Taken at first (and second?) glance, the viewer might be hard-pressed to think that the two illustrations were products of the same hand.  November’s astronaut is painted in bold, rough-edged, unrefined strokes.  His spacesuit is odd:  His visor is a little confining, if it is a visor: It iincorporates a set of vertical bars.  His helmet is decorated with two cylindrical, mechanical protrusions: While they could be thrusters for maneuvering in space, they look all the world like something a little more earthbound:  Spigots.  Beer spigots, that is.  Well, there is lots of ambiguity going on here, which is reflected in the astronaut’s pensive countenance.
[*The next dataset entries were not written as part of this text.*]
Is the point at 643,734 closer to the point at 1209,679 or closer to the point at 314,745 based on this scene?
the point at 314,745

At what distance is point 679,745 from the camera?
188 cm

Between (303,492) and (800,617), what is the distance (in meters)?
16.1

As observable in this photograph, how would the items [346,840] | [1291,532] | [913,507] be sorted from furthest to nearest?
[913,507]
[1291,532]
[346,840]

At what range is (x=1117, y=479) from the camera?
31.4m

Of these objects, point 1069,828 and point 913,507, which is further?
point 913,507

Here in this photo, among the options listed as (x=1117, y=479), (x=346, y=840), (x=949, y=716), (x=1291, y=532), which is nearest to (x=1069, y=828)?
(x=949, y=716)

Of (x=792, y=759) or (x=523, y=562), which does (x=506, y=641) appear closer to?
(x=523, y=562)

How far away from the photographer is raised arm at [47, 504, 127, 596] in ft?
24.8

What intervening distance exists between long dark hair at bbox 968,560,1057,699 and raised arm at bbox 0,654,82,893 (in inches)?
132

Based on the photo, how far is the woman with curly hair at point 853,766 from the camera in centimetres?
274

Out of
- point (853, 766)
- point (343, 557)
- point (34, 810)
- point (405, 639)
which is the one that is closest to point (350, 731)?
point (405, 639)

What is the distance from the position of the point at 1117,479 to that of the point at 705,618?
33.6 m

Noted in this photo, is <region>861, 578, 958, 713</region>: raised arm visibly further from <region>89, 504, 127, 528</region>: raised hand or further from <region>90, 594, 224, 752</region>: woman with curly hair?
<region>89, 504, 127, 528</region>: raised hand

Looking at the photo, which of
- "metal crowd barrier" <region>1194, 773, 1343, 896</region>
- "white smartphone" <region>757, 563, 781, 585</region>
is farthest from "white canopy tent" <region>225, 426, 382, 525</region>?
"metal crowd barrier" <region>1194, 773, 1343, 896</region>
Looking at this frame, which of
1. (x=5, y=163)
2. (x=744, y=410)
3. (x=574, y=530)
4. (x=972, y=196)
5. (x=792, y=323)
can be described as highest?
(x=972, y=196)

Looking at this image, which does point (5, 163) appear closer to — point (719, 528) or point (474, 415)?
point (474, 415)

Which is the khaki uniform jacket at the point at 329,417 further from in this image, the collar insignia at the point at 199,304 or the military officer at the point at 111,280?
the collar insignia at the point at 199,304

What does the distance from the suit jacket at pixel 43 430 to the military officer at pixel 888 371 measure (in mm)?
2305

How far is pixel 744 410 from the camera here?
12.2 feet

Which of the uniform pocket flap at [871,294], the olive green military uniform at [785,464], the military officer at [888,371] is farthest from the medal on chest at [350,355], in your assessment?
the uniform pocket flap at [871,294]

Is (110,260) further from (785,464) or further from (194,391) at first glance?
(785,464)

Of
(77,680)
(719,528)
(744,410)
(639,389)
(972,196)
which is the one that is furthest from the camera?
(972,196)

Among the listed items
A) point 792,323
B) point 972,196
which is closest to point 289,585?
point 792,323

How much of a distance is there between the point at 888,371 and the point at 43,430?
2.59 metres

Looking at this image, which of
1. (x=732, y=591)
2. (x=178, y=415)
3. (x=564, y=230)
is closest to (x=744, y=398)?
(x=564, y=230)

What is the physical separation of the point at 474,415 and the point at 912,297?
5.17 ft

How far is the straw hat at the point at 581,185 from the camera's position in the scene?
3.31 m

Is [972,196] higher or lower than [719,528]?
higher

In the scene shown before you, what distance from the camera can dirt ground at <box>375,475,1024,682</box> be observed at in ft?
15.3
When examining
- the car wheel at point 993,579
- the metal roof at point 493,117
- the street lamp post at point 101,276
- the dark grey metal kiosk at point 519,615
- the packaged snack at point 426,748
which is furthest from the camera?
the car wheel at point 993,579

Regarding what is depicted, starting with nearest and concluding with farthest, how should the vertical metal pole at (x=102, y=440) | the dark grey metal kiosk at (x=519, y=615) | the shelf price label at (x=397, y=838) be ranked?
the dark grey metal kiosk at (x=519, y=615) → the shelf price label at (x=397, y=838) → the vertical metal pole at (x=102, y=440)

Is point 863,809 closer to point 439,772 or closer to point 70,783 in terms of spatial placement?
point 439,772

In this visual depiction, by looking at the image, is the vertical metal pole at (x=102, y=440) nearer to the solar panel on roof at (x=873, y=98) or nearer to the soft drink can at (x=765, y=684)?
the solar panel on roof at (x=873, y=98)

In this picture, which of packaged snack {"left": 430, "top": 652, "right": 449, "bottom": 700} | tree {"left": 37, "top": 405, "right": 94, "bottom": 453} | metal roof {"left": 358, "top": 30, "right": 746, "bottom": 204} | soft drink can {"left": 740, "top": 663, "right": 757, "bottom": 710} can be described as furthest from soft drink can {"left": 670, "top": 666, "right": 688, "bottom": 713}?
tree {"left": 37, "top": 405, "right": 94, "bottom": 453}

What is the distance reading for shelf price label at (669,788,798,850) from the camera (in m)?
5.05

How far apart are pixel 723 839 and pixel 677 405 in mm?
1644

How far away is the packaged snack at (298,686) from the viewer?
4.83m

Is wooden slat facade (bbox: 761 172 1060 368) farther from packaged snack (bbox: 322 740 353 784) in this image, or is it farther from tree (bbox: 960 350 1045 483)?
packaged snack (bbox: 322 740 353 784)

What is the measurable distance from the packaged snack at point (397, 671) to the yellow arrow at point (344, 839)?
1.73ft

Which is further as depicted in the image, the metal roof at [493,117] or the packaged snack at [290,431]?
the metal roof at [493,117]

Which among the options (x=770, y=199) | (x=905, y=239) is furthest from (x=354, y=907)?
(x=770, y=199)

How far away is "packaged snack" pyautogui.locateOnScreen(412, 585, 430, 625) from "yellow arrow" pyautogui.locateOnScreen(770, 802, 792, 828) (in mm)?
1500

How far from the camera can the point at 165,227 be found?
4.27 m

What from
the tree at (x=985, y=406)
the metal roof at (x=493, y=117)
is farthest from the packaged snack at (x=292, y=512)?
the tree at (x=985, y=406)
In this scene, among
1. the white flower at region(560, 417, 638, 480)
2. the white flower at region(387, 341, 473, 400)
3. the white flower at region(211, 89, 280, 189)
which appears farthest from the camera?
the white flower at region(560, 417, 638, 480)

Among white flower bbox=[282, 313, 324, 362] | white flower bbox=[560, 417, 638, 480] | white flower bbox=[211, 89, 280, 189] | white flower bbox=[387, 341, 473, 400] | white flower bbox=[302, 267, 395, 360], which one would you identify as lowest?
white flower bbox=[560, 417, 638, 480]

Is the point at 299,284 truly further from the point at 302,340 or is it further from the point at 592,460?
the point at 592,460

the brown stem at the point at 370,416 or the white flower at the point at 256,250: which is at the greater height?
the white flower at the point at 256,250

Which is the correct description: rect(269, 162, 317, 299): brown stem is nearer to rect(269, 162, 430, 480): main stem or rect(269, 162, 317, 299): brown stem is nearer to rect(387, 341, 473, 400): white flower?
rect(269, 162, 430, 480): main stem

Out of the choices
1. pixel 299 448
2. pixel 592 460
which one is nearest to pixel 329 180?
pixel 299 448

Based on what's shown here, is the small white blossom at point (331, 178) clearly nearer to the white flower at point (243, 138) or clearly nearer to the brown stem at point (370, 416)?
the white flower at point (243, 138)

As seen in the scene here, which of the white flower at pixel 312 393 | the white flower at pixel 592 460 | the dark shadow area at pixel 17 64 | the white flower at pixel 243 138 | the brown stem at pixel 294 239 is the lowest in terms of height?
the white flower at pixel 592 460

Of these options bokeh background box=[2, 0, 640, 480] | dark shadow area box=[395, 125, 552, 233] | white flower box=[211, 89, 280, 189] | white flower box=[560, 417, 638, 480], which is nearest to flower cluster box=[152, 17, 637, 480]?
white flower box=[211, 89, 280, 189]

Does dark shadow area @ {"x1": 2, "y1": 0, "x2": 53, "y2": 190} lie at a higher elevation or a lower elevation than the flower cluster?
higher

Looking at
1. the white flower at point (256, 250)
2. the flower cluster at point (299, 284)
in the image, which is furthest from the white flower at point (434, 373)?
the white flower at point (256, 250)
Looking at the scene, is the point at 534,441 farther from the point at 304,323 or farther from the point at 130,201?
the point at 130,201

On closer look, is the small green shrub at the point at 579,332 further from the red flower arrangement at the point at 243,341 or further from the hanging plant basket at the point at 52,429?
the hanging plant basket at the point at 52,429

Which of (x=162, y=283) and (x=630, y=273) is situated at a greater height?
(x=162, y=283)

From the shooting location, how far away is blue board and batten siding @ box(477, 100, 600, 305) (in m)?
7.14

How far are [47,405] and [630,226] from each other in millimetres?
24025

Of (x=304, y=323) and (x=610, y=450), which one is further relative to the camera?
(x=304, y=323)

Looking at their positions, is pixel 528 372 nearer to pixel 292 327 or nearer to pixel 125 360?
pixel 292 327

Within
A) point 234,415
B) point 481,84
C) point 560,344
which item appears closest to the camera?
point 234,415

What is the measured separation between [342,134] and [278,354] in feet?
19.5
The sky behind provides an interesting contrast: Rather than appearing as gradations of a particular shade of color, or a series of colors gradually blending into and away from one another, the sky appears as distinctly-edged waves of green, purplish-brown, medium blue, and dark blue, with a few small stars floating just above the horizon:  The feel is vaguely reminiscent; lightly akin, to Vincent van Gogh’s The Starry Night, albeit spacecraft were not known to have existed during van Gogh’s lifetime.  At least, as far as is known.  At least, on earth.

Something else; a tiny detail:  Ed Emshwiller typically signed his art with the four-letter moniker “EMSH” tiny in capital letters, often “hiding” his diminutively-written signature somewhere within the details of his finished work, whether painting or black & white interior illustration.  For example, in the June, 1962 issue of TMFandSF, “EMSH” appears on the sole of the astronaut’s left boot.

But, November’s cover is anonymous: EMSH is nowhere to be found.  And, another similarity with June:  This, too, is a “stand-alone” illustration:  The painting pertains to none of the stories within the issue, and, is un-named in the table of contents.

Perhaps we’re supposed to supply the story?